Quando era criança um amigo convenceu-me a comprar uma revista do Rato Mickey. Foi tipo "Ugh, ler é uma treta, é aquela coisa que te obrigam a fazer na escola!" Eu estava muito, muito errado. Ainda me lembro do título da primeira estória: Tio Patinhas e o Sono Instrutivo. Os livros de BD são como filmes que podes fazer sozinho com apenas um lápis e um pedaço de papel. Todo a gente gosta de filmes! Isso foi, não sei, eu tinha sete anos? Tenho desenhado BD desde então.
Tiveste uma educação formal em artes ou és autodidata?
Fui para a escola de artes e acompanhei uma aula de banda desenhada. Recebi algumas dicas, mas nada que não pudesse aprender sozinho. É principalmente muita paixão e exercício constante.
O teu estilo é uma mistura de manga e BD franco-belga. Quais foram as tuas principais fontes de inspiração para Ten Earth Shattering Blows?
Tens razão. Li muita manga ao longo da minha vida, sempre admirei o dinamismo que eles imprimem na cena. Acho que isso transparece na minha narrativa e em certas convenções visuais. Além disso, o meu pai apresentou-me o Moebius e foi amor à primeira vista. Para além da BD, eu vejo muitos filmes e minha lista do YouTube está cheia de ensaios-vídeo sobre técnicas de direção. Tento não pensar muito sobre estilo porque isso me leva à frustração e à dúvida. Todos os dias encontro artistas incríveis que gostaria de imitar, mesmo que o seu estilo seja completamente diferente do meu. Eu prefiro concentrar-me em contar estórias e deixar o meu subconsciente trabalhar o meu estilo.
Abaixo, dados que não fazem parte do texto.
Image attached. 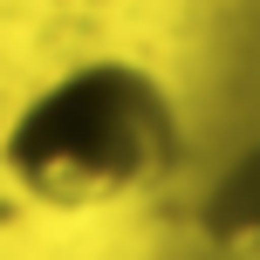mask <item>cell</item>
I'll use <instances>...</instances> for the list:
<instances>
[{"label": "cell", "mask_w": 260, "mask_h": 260, "mask_svg": "<svg viewBox=\"0 0 260 260\" xmlns=\"http://www.w3.org/2000/svg\"><path fill=\"white\" fill-rule=\"evenodd\" d=\"M185 157L171 89L144 62L96 55L21 103L0 137L7 185L41 212H110L151 199Z\"/></svg>", "instance_id": "obj_1"}, {"label": "cell", "mask_w": 260, "mask_h": 260, "mask_svg": "<svg viewBox=\"0 0 260 260\" xmlns=\"http://www.w3.org/2000/svg\"><path fill=\"white\" fill-rule=\"evenodd\" d=\"M199 226L219 260H260V144L226 165V178L199 206Z\"/></svg>", "instance_id": "obj_2"}]
</instances>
O teu storyworld é muito interessante e, como um de teus leitores o descreveu, é uma espécie de híbrido entre Mad Max e os Flintstones. Quando trabalhas o teu webcomic preferes construir o mundo ficcional (worldbuilding) ou contar a estória (storytelling)?
Gosto dos dois mas, quando contas uma estória, tens de colocar a narrativa em primeiro lugar. Há sempre o risco de ficares muito apaixonado pelo mundo que criaste ao ponto de quereres contar ao leitor qualquer minúcia irrelevante, às custas do ritmo. Ninguém gosta de info dumps. É mais eficaz sugerir a presença de uma tradição rica sem entrar em detalhes.
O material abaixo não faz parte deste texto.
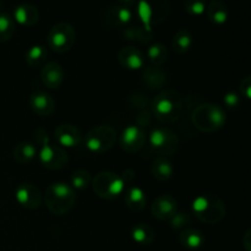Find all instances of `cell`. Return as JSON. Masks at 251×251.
Returning <instances> with one entry per match:
<instances>
[{"label": "cell", "mask_w": 251, "mask_h": 251, "mask_svg": "<svg viewBox=\"0 0 251 251\" xmlns=\"http://www.w3.org/2000/svg\"><path fill=\"white\" fill-rule=\"evenodd\" d=\"M15 199L22 207L27 210H37L42 205L43 195L33 184L22 183L15 190Z\"/></svg>", "instance_id": "11"}, {"label": "cell", "mask_w": 251, "mask_h": 251, "mask_svg": "<svg viewBox=\"0 0 251 251\" xmlns=\"http://www.w3.org/2000/svg\"><path fill=\"white\" fill-rule=\"evenodd\" d=\"M153 115L163 124H172L180 118L183 113V100L174 90H163L152 102Z\"/></svg>", "instance_id": "1"}, {"label": "cell", "mask_w": 251, "mask_h": 251, "mask_svg": "<svg viewBox=\"0 0 251 251\" xmlns=\"http://www.w3.org/2000/svg\"><path fill=\"white\" fill-rule=\"evenodd\" d=\"M118 60L123 68L127 70H140L145 65L144 53L139 48L132 46L124 47L118 54Z\"/></svg>", "instance_id": "14"}, {"label": "cell", "mask_w": 251, "mask_h": 251, "mask_svg": "<svg viewBox=\"0 0 251 251\" xmlns=\"http://www.w3.org/2000/svg\"><path fill=\"white\" fill-rule=\"evenodd\" d=\"M240 91H242V95L244 96L247 100H250L251 95V77L250 76H247L244 80L240 83Z\"/></svg>", "instance_id": "35"}, {"label": "cell", "mask_w": 251, "mask_h": 251, "mask_svg": "<svg viewBox=\"0 0 251 251\" xmlns=\"http://www.w3.org/2000/svg\"><path fill=\"white\" fill-rule=\"evenodd\" d=\"M206 5V0H184V9L191 16H201L205 14Z\"/></svg>", "instance_id": "32"}, {"label": "cell", "mask_w": 251, "mask_h": 251, "mask_svg": "<svg viewBox=\"0 0 251 251\" xmlns=\"http://www.w3.org/2000/svg\"><path fill=\"white\" fill-rule=\"evenodd\" d=\"M76 41L75 28L68 22L54 25L48 33V46L56 53L69 51Z\"/></svg>", "instance_id": "7"}, {"label": "cell", "mask_w": 251, "mask_h": 251, "mask_svg": "<svg viewBox=\"0 0 251 251\" xmlns=\"http://www.w3.org/2000/svg\"><path fill=\"white\" fill-rule=\"evenodd\" d=\"M131 237L137 244L150 245L156 238V233H154L153 228L147 223H139L132 227Z\"/></svg>", "instance_id": "25"}, {"label": "cell", "mask_w": 251, "mask_h": 251, "mask_svg": "<svg viewBox=\"0 0 251 251\" xmlns=\"http://www.w3.org/2000/svg\"><path fill=\"white\" fill-rule=\"evenodd\" d=\"M190 222V216L186 212H176L173 217L169 220V223H171V227L174 228V229H181L185 226L189 225Z\"/></svg>", "instance_id": "33"}, {"label": "cell", "mask_w": 251, "mask_h": 251, "mask_svg": "<svg viewBox=\"0 0 251 251\" xmlns=\"http://www.w3.org/2000/svg\"><path fill=\"white\" fill-rule=\"evenodd\" d=\"M150 145L161 156H171L178 150L179 137L168 127H156L150 134Z\"/></svg>", "instance_id": "8"}, {"label": "cell", "mask_w": 251, "mask_h": 251, "mask_svg": "<svg viewBox=\"0 0 251 251\" xmlns=\"http://www.w3.org/2000/svg\"><path fill=\"white\" fill-rule=\"evenodd\" d=\"M194 216L206 225H217L225 218V202L216 195H200L191 203Z\"/></svg>", "instance_id": "3"}, {"label": "cell", "mask_w": 251, "mask_h": 251, "mask_svg": "<svg viewBox=\"0 0 251 251\" xmlns=\"http://www.w3.org/2000/svg\"><path fill=\"white\" fill-rule=\"evenodd\" d=\"M147 58L151 61L152 66H161L168 59V49L164 44L154 43L147 49Z\"/></svg>", "instance_id": "28"}, {"label": "cell", "mask_w": 251, "mask_h": 251, "mask_svg": "<svg viewBox=\"0 0 251 251\" xmlns=\"http://www.w3.org/2000/svg\"><path fill=\"white\" fill-rule=\"evenodd\" d=\"M15 33V21L5 12H0V43L7 42Z\"/></svg>", "instance_id": "30"}, {"label": "cell", "mask_w": 251, "mask_h": 251, "mask_svg": "<svg viewBox=\"0 0 251 251\" xmlns=\"http://www.w3.org/2000/svg\"><path fill=\"white\" fill-rule=\"evenodd\" d=\"M194 37L193 33L188 29H179L172 39V48L176 54H184L190 50L193 46Z\"/></svg>", "instance_id": "26"}, {"label": "cell", "mask_w": 251, "mask_h": 251, "mask_svg": "<svg viewBox=\"0 0 251 251\" xmlns=\"http://www.w3.org/2000/svg\"><path fill=\"white\" fill-rule=\"evenodd\" d=\"M223 100H225V104L227 105L228 108H230V109H232V108H237L238 105L240 104V97L234 92L226 93Z\"/></svg>", "instance_id": "34"}, {"label": "cell", "mask_w": 251, "mask_h": 251, "mask_svg": "<svg viewBox=\"0 0 251 251\" xmlns=\"http://www.w3.org/2000/svg\"><path fill=\"white\" fill-rule=\"evenodd\" d=\"M146 135L144 129L139 125H127L120 135V146L127 153L139 152L144 147Z\"/></svg>", "instance_id": "10"}, {"label": "cell", "mask_w": 251, "mask_h": 251, "mask_svg": "<svg viewBox=\"0 0 251 251\" xmlns=\"http://www.w3.org/2000/svg\"><path fill=\"white\" fill-rule=\"evenodd\" d=\"M126 206L134 212H140L146 206V194L139 186H132L125 195Z\"/></svg>", "instance_id": "22"}, {"label": "cell", "mask_w": 251, "mask_h": 251, "mask_svg": "<svg viewBox=\"0 0 251 251\" xmlns=\"http://www.w3.org/2000/svg\"><path fill=\"white\" fill-rule=\"evenodd\" d=\"M47 55H48L47 49L44 48L43 46L37 44V46H32L31 48L26 51L25 58H26L27 64H28L29 66H33L34 68V66L41 65V64L46 60Z\"/></svg>", "instance_id": "29"}, {"label": "cell", "mask_w": 251, "mask_h": 251, "mask_svg": "<svg viewBox=\"0 0 251 251\" xmlns=\"http://www.w3.org/2000/svg\"><path fill=\"white\" fill-rule=\"evenodd\" d=\"M54 136L60 147H76L82 141V134L77 126L71 124H61L54 131Z\"/></svg>", "instance_id": "13"}, {"label": "cell", "mask_w": 251, "mask_h": 251, "mask_svg": "<svg viewBox=\"0 0 251 251\" xmlns=\"http://www.w3.org/2000/svg\"><path fill=\"white\" fill-rule=\"evenodd\" d=\"M179 240H180L181 245L189 250H196L201 248L205 243V237L202 233L198 229H185L180 233L179 235Z\"/></svg>", "instance_id": "24"}, {"label": "cell", "mask_w": 251, "mask_h": 251, "mask_svg": "<svg viewBox=\"0 0 251 251\" xmlns=\"http://www.w3.org/2000/svg\"><path fill=\"white\" fill-rule=\"evenodd\" d=\"M14 159L20 164L29 163L37 156V147L29 142H20L12 150Z\"/></svg>", "instance_id": "23"}, {"label": "cell", "mask_w": 251, "mask_h": 251, "mask_svg": "<svg viewBox=\"0 0 251 251\" xmlns=\"http://www.w3.org/2000/svg\"><path fill=\"white\" fill-rule=\"evenodd\" d=\"M151 212L159 221H169L178 212V202L171 195H159L151 206Z\"/></svg>", "instance_id": "12"}, {"label": "cell", "mask_w": 251, "mask_h": 251, "mask_svg": "<svg viewBox=\"0 0 251 251\" xmlns=\"http://www.w3.org/2000/svg\"><path fill=\"white\" fill-rule=\"evenodd\" d=\"M117 132L112 126L98 125L92 127L85 137V146L93 153H104L115 144Z\"/></svg>", "instance_id": "6"}, {"label": "cell", "mask_w": 251, "mask_h": 251, "mask_svg": "<svg viewBox=\"0 0 251 251\" xmlns=\"http://www.w3.org/2000/svg\"><path fill=\"white\" fill-rule=\"evenodd\" d=\"M43 200L47 208L55 216L68 213L75 205V190L65 183H53L46 189Z\"/></svg>", "instance_id": "2"}, {"label": "cell", "mask_w": 251, "mask_h": 251, "mask_svg": "<svg viewBox=\"0 0 251 251\" xmlns=\"http://www.w3.org/2000/svg\"><path fill=\"white\" fill-rule=\"evenodd\" d=\"M41 80L46 87L55 90L61 86L64 81V70L56 61L47 63L41 70Z\"/></svg>", "instance_id": "15"}, {"label": "cell", "mask_w": 251, "mask_h": 251, "mask_svg": "<svg viewBox=\"0 0 251 251\" xmlns=\"http://www.w3.org/2000/svg\"><path fill=\"white\" fill-rule=\"evenodd\" d=\"M151 173L154 179L159 181H166L173 176V163L166 156H158L153 161L151 167Z\"/></svg>", "instance_id": "20"}, {"label": "cell", "mask_w": 251, "mask_h": 251, "mask_svg": "<svg viewBox=\"0 0 251 251\" xmlns=\"http://www.w3.org/2000/svg\"><path fill=\"white\" fill-rule=\"evenodd\" d=\"M92 181V176H91V173L88 171H85V169H78V171L74 172L73 176H71V188L75 190H82V189H86Z\"/></svg>", "instance_id": "31"}, {"label": "cell", "mask_w": 251, "mask_h": 251, "mask_svg": "<svg viewBox=\"0 0 251 251\" xmlns=\"http://www.w3.org/2000/svg\"><path fill=\"white\" fill-rule=\"evenodd\" d=\"M91 183L96 195L105 200L118 198L122 195L125 188V180L123 176L109 171L100 172Z\"/></svg>", "instance_id": "5"}, {"label": "cell", "mask_w": 251, "mask_h": 251, "mask_svg": "<svg viewBox=\"0 0 251 251\" xmlns=\"http://www.w3.org/2000/svg\"><path fill=\"white\" fill-rule=\"evenodd\" d=\"M39 161L46 168L50 171H59L68 164L69 156L63 147L51 146L49 140H47L41 145Z\"/></svg>", "instance_id": "9"}, {"label": "cell", "mask_w": 251, "mask_h": 251, "mask_svg": "<svg viewBox=\"0 0 251 251\" xmlns=\"http://www.w3.org/2000/svg\"><path fill=\"white\" fill-rule=\"evenodd\" d=\"M142 78L150 90H159L167 83L166 73L159 66H150L145 69Z\"/></svg>", "instance_id": "21"}, {"label": "cell", "mask_w": 251, "mask_h": 251, "mask_svg": "<svg viewBox=\"0 0 251 251\" xmlns=\"http://www.w3.org/2000/svg\"><path fill=\"white\" fill-rule=\"evenodd\" d=\"M29 105L32 110L41 117H48L55 109V102L51 96L43 91H37L32 93L29 97Z\"/></svg>", "instance_id": "17"}, {"label": "cell", "mask_w": 251, "mask_h": 251, "mask_svg": "<svg viewBox=\"0 0 251 251\" xmlns=\"http://www.w3.org/2000/svg\"><path fill=\"white\" fill-rule=\"evenodd\" d=\"M152 14L153 25L164 21L169 14V4L167 0H147Z\"/></svg>", "instance_id": "27"}, {"label": "cell", "mask_w": 251, "mask_h": 251, "mask_svg": "<svg viewBox=\"0 0 251 251\" xmlns=\"http://www.w3.org/2000/svg\"><path fill=\"white\" fill-rule=\"evenodd\" d=\"M210 21L215 25H225L229 19V10L222 0H212L206 5V11Z\"/></svg>", "instance_id": "19"}, {"label": "cell", "mask_w": 251, "mask_h": 251, "mask_svg": "<svg viewBox=\"0 0 251 251\" xmlns=\"http://www.w3.org/2000/svg\"><path fill=\"white\" fill-rule=\"evenodd\" d=\"M132 19H134L132 10L130 7L123 6L119 4L109 7L104 15L105 24L110 27L126 26L132 21Z\"/></svg>", "instance_id": "16"}, {"label": "cell", "mask_w": 251, "mask_h": 251, "mask_svg": "<svg viewBox=\"0 0 251 251\" xmlns=\"http://www.w3.org/2000/svg\"><path fill=\"white\" fill-rule=\"evenodd\" d=\"M39 20V11L34 5L24 2L15 7L14 10V21L21 26L31 27L36 25Z\"/></svg>", "instance_id": "18"}, {"label": "cell", "mask_w": 251, "mask_h": 251, "mask_svg": "<svg viewBox=\"0 0 251 251\" xmlns=\"http://www.w3.org/2000/svg\"><path fill=\"white\" fill-rule=\"evenodd\" d=\"M193 124L202 132H213L223 127L226 123V113L217 104H201L193 112Z\"/></svg>", "instance_id": "4"}, {"label": "cell", "mask_w": 251, "mask_h": 251, "mask_svg": "<svg viewBox=\"0 0 251 251\" xmlns=\"http://www.w3.org/2000/svg\"><path fill=\"white\" fill-rule=\"evenodd\" d=\"M132 2H135V0H119V5H123V6H127V7L131 6Z\"/></svg>", "instance_id": "36"}]
</instances>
Qual foi o teu processo criativo para a construção do mundo de Ten Earth Shattering Blows? Como e onde fizeste a pesquisa para criar e projetar o teu mundo ficcional?
Se bem me lembro tudo começou com o sistema de magia, por isso foi imediatamente uma estória de fantasia. Eu quero que a magia seja estranha e assustadora e tenha uma sensação “tangível”. Já existem muitos personagens com bolas brilhantes de energia nas suas mãos na fantasia popular, eu não quero seguir esse caminho. Uma das minhas bandas desenhadas favoritas, Dorohedoro, de Q Hayashida, tem exemplos fenomenais do tipo de magia que procuro. Decidi, desde o início, num cenário de deserto porque sempre gostei da estética pós-apocalíptica de Mad Max e Hokuto no Ken. Mas, a determinada altura, esta era a estória de um grupo de bardos e bufões que roubam os seus patronos. Atiro ideias ao ar e vejo o que resulta. O que não resulta pode ser reciclado para outro projeto. O que realmente me preocupa no worldbuilding é projetar as coisas mundanas, coisas que talvez não existam mas que devem dar a sensação de que poderiam existir. Pesquisar pode tornar-se um trabalho a tempo integral e ninguém pode despender todo esse tempo. Não sei como muitas coisas funcionam: como as armaduras se mantém unidas? Como uma catapulta funciona? Como posso juntar engrenagens, cordas e polias para projetar uma máquina credível?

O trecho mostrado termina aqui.